There is almost always an explanation. I’m not disappointed by that. In fact, there is another side of me, the science nerd side, that loves untangling the knot, deciphering the puzzle and discovering exactly how a seemingly impossible thing occurs.
The child me comes upon a multicolored leaf that floats in the air and thinks, “Hooray! Something magical is happening here!” The grownup me, looking for a rational explanation, gazes two stories up to locate the origin of the gossamer silk strong enough to hold a spinning Sweetgum leaf, and she thinks, “Hooray! Something wondrous is happening here!” The two — magic and reality — coexist alongside quite nicely, I think. One does not need to cancel out the other. (Sidebar: there are some really big spiders here.)
As I said, there is almost always an explanation. Still, there are those moments, aren’t there, when something seems to break through from the other side of The Veil? When logic abandons us at the doorstep of mystery? The prescient dream eerily showing you a future event that is realized. A chance meeting that seems beyond probability. Visitations from the dying as they leave this realm. You have your stories, I know. I do, too.
Obviously we can clearly see in the video how it is that the leaf “floats” in midair. Still, in that first split second I was reminded that many things remain beyond human understanding.

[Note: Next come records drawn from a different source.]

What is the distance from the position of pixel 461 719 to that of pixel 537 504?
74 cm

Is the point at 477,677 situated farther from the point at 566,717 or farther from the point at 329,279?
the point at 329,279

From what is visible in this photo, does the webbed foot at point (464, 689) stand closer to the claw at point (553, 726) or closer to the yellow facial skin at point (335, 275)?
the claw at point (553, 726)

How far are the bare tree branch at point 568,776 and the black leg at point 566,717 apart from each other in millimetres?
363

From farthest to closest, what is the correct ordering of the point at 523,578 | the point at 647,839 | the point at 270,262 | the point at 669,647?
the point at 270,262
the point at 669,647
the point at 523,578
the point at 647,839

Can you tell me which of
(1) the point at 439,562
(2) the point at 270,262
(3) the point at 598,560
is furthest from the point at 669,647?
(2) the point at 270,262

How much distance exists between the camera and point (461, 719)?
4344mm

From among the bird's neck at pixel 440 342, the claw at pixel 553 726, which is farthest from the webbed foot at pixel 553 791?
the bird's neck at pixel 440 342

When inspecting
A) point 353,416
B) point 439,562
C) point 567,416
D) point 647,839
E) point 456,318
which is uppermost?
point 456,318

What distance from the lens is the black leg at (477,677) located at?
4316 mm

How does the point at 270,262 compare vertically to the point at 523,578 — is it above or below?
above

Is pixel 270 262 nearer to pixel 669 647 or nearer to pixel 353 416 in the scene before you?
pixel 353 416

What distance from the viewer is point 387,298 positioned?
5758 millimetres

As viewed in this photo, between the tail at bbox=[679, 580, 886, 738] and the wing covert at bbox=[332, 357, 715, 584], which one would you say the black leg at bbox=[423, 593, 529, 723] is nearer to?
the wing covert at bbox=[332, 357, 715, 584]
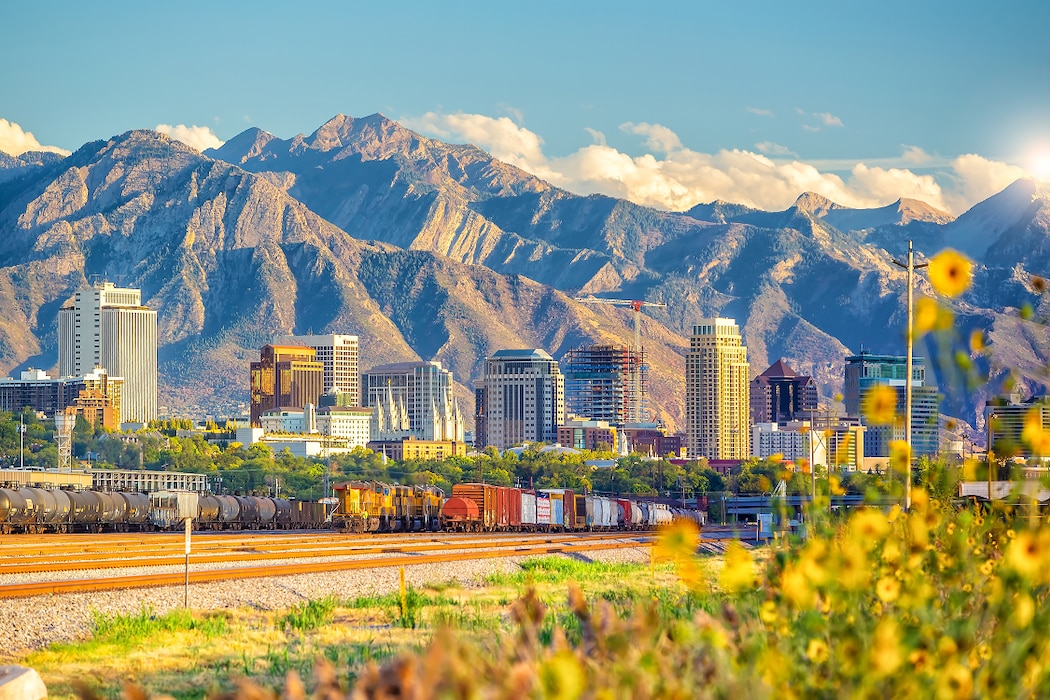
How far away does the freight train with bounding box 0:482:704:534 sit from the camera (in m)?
77.8

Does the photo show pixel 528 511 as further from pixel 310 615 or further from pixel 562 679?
pixel 562 679

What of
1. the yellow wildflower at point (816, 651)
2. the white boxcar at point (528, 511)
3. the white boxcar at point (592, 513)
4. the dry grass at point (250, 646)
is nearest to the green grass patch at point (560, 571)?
the dry grass at point (250, 646)

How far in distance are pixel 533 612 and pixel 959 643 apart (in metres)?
2.40

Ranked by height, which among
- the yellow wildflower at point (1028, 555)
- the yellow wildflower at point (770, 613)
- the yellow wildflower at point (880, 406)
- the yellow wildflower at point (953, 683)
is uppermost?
the yellow wildflower at point (880, 406)

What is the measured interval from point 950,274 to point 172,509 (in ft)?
284

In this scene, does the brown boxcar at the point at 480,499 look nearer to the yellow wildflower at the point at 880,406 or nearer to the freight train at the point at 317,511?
the freight train at the point at 317,511

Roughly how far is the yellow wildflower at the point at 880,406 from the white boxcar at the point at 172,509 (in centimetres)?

That mystery permeates everything in creation. (Including us.)
These are stressful times. My concentration is sorely challenged. I don’t sleep well anymore. Storms rage. Lives have been upended and in too many cases lost. Our national discourse strains.
I am taking lots of breaks and walking outside. To look for a little bit of magic, I suppose. To put myself in a place for wonder to come find me and announce itself. The egret lifting up out of the reeds with a sharp cry, its wide, white wings stark against the turquoise sky. The mottled cat with impossibly soft fur winding around my bare leg and gazing up at me with dark, liquid eyes.

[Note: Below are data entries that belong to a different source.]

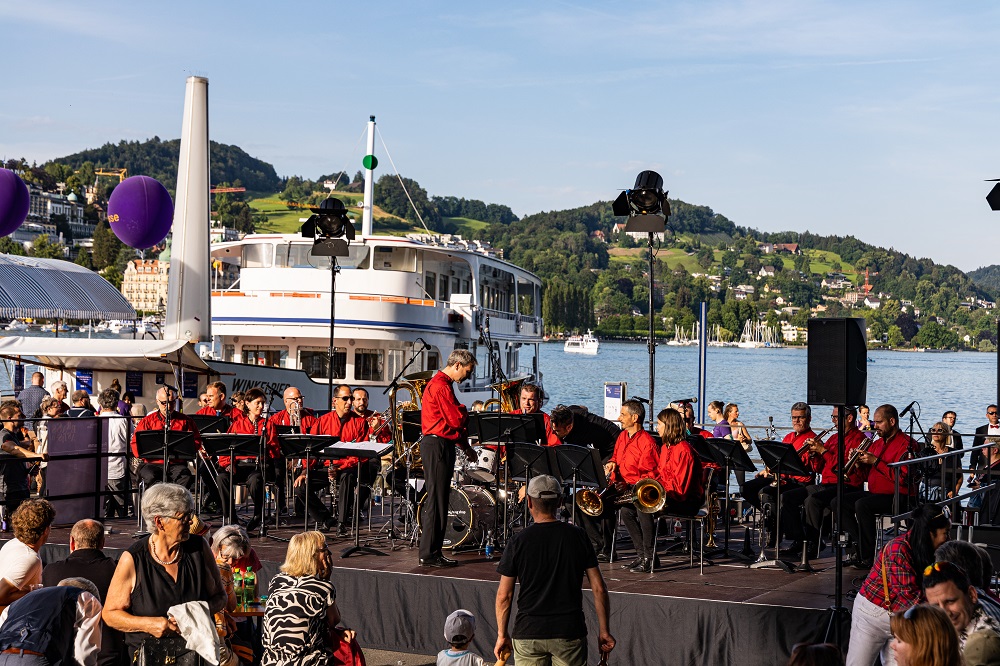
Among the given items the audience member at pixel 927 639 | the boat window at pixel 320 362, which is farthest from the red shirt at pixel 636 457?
the boat window at pixel 320 362

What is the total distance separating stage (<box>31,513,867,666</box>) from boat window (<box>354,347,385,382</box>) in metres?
12.0

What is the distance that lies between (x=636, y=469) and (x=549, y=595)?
439 cm

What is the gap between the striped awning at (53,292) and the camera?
58.8 ft

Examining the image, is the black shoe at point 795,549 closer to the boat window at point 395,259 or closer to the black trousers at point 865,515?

I believe wonder and hope are close cousins, both wide open to possibility, both available in small moments that fall as grace.
An hour later the leaf was gone. The electric moment of magic remains. I think I’ll try to hang onto it for a while.
This is lovely. We could all use a bit more wonder and magic.
I always thought one of the most dramatic Bible scenes is when Christ dies and the temple veil is torn. At that point I believe that there became no obstacles from a relationship with the divine. Eyes that see and ears that hear.